- The task -
Repeat exactly the lines from the one containing "class: Mammalia" through the last line of the records below, both included, and nothing else.

(Stored data)
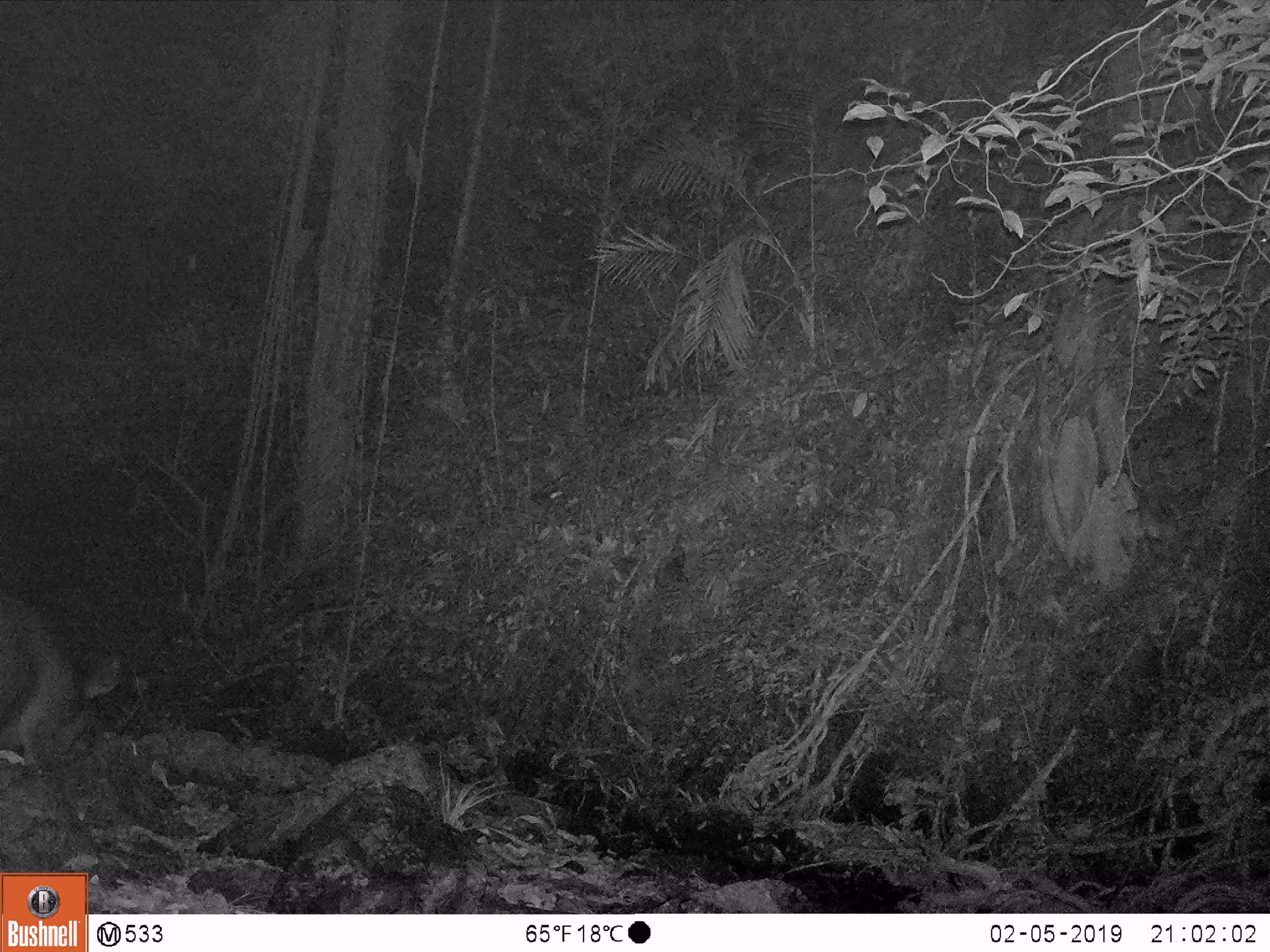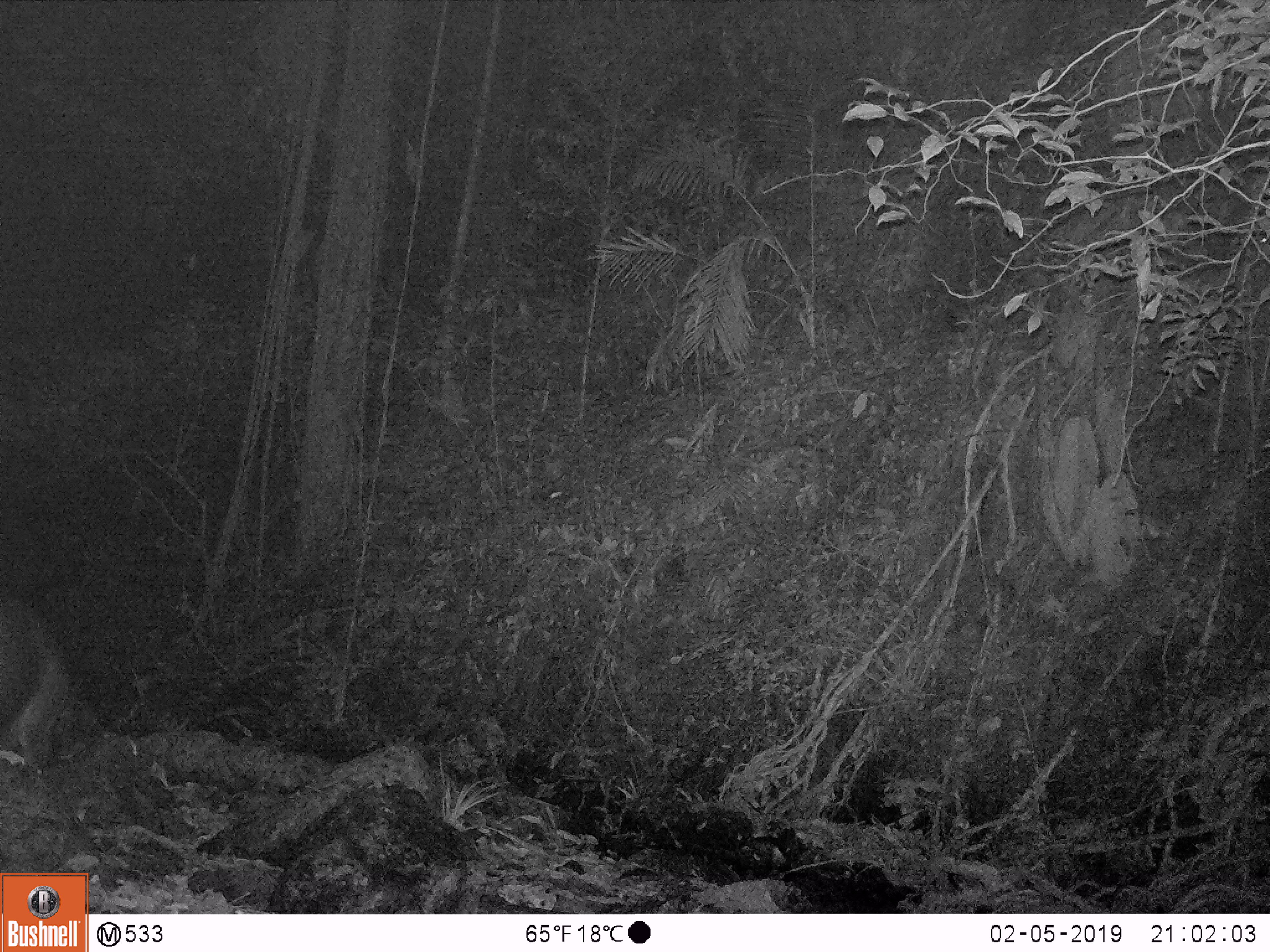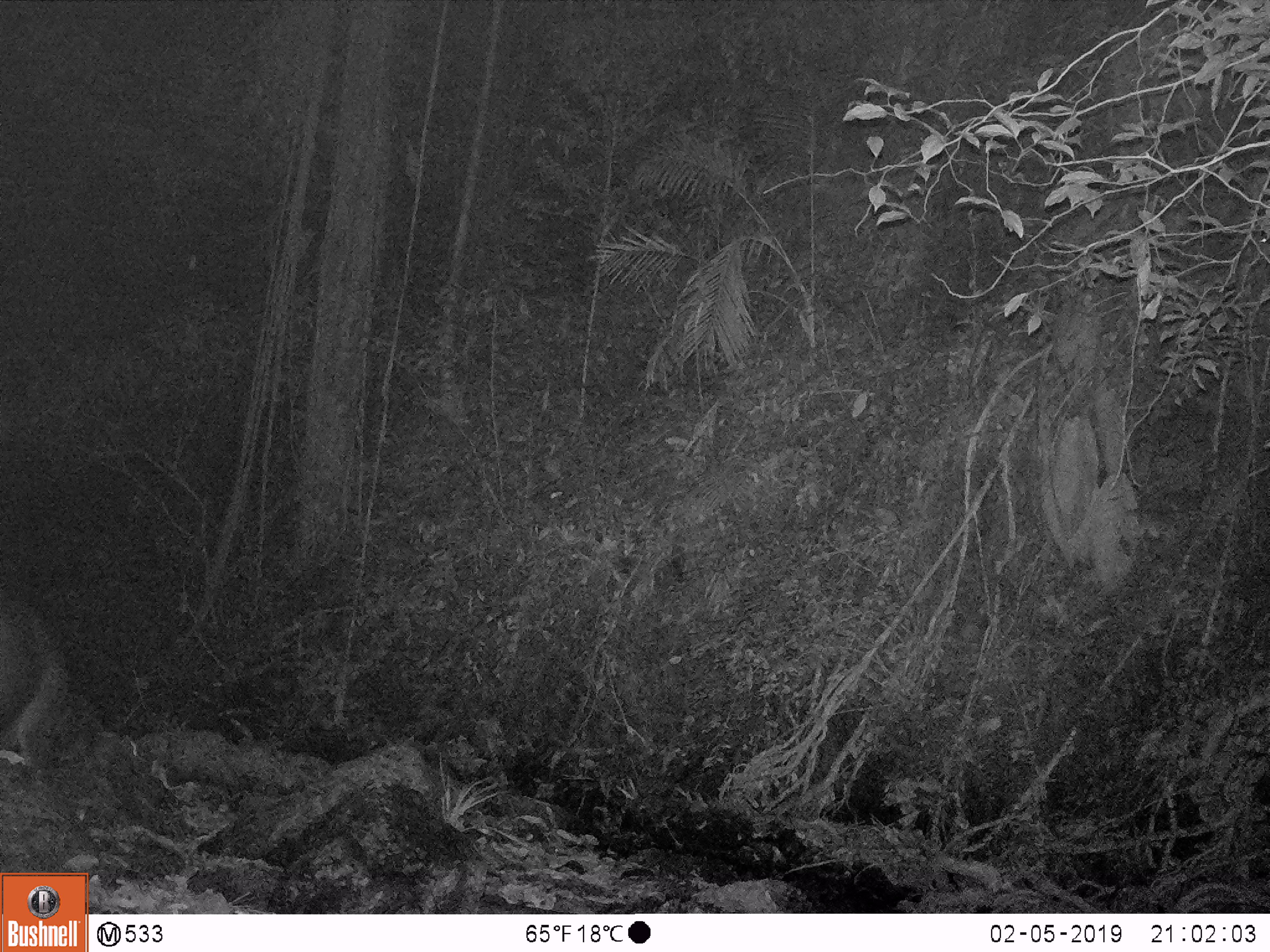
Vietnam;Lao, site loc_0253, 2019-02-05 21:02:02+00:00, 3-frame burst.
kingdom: Animalia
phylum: Chordata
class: Mammalia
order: Artiodactyla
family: Cervidae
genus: Rusa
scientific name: Rusa unicolor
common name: sambar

- Expected answer -
class: Mammalia
order: Artiodactyla
family: Cervidae
genus: Rusa
scientific name: Rusa unicolor
common name: sambar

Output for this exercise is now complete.